Past over-investment in the industry is also a problem, because sooner or later, later a crunch was bound to come to pull down the excess.

Even more important. is that the structure of investment is changing, and this change is already pronounced. According to information from the Reserve Bank of Australia (RBA), non-mining investment has risen 5 percent in the last year. This is not as much as it looks, because it has risen from a low base. Nevertheless, it is a rise.

Much of it has been taken by investment in telecommunications and most of what is left over is accounted for by the growth in in the selling of goods and services, continuing the shift away from traditional industries.

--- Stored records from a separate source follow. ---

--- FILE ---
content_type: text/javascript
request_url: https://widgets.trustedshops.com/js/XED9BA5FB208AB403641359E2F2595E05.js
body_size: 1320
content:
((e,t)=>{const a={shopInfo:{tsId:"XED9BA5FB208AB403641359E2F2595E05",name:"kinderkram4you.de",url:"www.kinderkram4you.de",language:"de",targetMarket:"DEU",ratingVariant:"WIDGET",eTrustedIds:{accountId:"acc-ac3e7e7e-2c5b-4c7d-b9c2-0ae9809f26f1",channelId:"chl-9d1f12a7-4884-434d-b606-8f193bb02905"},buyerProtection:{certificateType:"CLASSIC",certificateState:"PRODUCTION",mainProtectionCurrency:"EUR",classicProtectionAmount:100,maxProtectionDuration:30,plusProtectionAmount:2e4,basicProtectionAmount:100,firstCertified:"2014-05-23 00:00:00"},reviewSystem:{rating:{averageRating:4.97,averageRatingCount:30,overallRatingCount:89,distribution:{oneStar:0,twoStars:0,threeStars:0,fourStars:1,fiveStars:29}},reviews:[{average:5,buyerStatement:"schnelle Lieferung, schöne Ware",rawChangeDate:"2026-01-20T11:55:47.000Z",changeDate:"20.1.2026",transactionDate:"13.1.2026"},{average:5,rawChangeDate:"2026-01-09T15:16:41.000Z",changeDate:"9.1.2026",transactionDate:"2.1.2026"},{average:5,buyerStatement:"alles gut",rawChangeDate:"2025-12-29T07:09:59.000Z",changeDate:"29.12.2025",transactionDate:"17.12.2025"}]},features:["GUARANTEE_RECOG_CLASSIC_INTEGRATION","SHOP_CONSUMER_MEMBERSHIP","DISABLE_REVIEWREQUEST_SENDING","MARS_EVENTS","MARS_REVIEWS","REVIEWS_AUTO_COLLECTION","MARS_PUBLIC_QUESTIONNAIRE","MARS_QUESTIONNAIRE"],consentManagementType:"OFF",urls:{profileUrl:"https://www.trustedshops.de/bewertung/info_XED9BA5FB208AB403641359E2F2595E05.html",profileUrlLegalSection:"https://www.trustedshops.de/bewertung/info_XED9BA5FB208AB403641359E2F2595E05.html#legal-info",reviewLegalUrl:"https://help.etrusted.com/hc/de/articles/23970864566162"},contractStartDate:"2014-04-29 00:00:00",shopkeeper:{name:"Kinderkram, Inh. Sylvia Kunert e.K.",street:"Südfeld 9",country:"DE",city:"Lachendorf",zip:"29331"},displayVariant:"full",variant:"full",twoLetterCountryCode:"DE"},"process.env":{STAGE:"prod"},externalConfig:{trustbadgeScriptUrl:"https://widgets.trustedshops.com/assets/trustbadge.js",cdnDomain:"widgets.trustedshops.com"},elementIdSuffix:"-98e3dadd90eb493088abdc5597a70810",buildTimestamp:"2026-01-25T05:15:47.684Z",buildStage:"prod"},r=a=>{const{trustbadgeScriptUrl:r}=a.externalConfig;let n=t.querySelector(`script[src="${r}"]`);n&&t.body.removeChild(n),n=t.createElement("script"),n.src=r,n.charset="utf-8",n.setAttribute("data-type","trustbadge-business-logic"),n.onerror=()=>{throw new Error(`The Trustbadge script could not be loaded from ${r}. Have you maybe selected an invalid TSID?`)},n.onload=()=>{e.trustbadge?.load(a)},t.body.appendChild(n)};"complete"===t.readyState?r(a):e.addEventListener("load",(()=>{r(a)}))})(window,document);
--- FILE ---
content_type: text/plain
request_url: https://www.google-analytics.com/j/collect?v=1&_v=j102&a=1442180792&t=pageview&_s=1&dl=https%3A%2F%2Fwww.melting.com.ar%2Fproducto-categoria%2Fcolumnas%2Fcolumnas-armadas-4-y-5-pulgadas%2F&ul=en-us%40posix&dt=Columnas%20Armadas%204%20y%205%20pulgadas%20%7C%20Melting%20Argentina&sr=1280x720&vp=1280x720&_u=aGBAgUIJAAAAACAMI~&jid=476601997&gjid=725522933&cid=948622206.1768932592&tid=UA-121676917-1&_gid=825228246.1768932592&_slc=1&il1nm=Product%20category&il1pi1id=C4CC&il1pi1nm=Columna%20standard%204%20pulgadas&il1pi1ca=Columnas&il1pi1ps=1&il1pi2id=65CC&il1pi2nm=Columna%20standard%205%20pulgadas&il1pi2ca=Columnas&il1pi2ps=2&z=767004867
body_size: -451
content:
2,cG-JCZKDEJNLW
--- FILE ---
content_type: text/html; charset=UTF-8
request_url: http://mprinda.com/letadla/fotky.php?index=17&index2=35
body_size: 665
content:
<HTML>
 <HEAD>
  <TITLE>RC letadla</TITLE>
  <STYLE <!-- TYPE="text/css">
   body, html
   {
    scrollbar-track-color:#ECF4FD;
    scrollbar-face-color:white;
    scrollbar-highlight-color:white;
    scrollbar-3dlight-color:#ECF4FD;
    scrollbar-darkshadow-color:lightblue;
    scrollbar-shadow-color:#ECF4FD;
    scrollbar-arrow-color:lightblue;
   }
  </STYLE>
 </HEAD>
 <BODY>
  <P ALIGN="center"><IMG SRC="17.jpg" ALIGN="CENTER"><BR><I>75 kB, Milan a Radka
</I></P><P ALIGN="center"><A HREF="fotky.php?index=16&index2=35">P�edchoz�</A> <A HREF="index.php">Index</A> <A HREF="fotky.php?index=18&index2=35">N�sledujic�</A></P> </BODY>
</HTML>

A marked characteristic of the services sector, in the periods following the introduction of computerisation, is that it is much less capital intensive than mining and manufacturing. What this means is that starting up, operating and expanding economic activity requires less investment in technology and processes and is much more labour intensive. A higher labour intensity  is a big reason why this is the major growth area for new jobs, whether full time or casualised and from where the biggest pressure for cutting the cost of labour is coming from.

A consequence of the fall in capital intensity is that less investment is required and a large part of what is available goes somewhere else.

The fall in foreign investment into Australia is substantial, for a mix of the reasons just mentioned and the state of the global economy, including the condition of the economies from where this investment originates.

Given that foreign investment into Australia makes up about a third of the total and is concentrated in the biggest enterprises and most important parts of the economy, what happens with this is very important. There is a difficulty in being very precise about about the amount and its trends, because Australia no longer publishes clear data. Rule of thumb estimates must be made by other means.

What we do know is that the balance on the Current Account, which includes trade in goods and services and the international interest and dividend payments, shows that foreign investment coming in has slowed. Nevertheless, a large amount is still coming in.

Much of it is being attracted to the magnet of government and non-government bond markets. Both are growing despite a longer-term decline in yields, suggesting that  a depressed rate of return is being experienced over both the whole of the Australian economy and the global economy, which serious enough to still make this option an attractive enough proposition for major investors.

Government bonds,  those of the federal and state governments together, are now accounting a little above than $600 billion. The money raised goes to meet government expenses, in a climate where government revenues from other sources is declining.  The sting is in that when the bonds maturate, this money needs to be paid back with an added premium.

Non-government bonds are soaking up much more investment and is standing at around $1,750 billion, which is drawn away from direct investment in other areas.

Most worrying is that over the last 10 years, the proportion being re-invested in asset backed securities has been steadily falling. The implication is that most of this huge amount of money is going into the banks and other financial institutions.  They are the real growth story in Australia.

A shift on this scale must cause repercussions for the rest of the economy, in the form of distortions in in investment patterns, causing over investment in some areas and under investment in others.

In the light of all this, the intended cut of company tax can only make matters worse. It will not correct the structural change, the distortions of investment, or the influencing factors that are outside Australia. Government will become even more reliant on selling bonds to pay its way. Private investment, especially foreign investment, will continue to be drawn into a bloated financial sector.

the reality existence of many ways out that allow big business pays very little tax anyway must be considered. A reduced rate will have little practical application in terms of dollars paid.

The main difference is that it provides multinational corporations with lower risk of scrutiny and helps to legitimise tax avoidance.

A cut to company tax rate, provides greater freedom to move financial resources around the world and improves capacity to take better advantage of shifts in the global economy, whether this is in Australia’s interests or not. The reduction in company tax is therefore another means of financial deregulation.

Even in this scenario, a case can be made for reducing the company tax burden, so long as it is not across the board.

Selective application can be used to target growth into specific areas where growth is needed and away from where investment is excessive. For instance, relief can be provided to manufacturing enterprises starting up or trying to continue in difficult circumstances. Taxation relief can be used to encourage the growth of new sustainable technologies that are the way of the future. And it can be sued to assist small business.

Conversely, company tax can be raised where investment is excessive and causing problems and on enterprises in industries that do not fit in with Australia’s future needs.

Part of the mix must be to ensure that government can raise enough funds to be less reliant on the sale of bonds and become a bigger positive player in the Australian economy.

This is a conversation that Australia needs to have.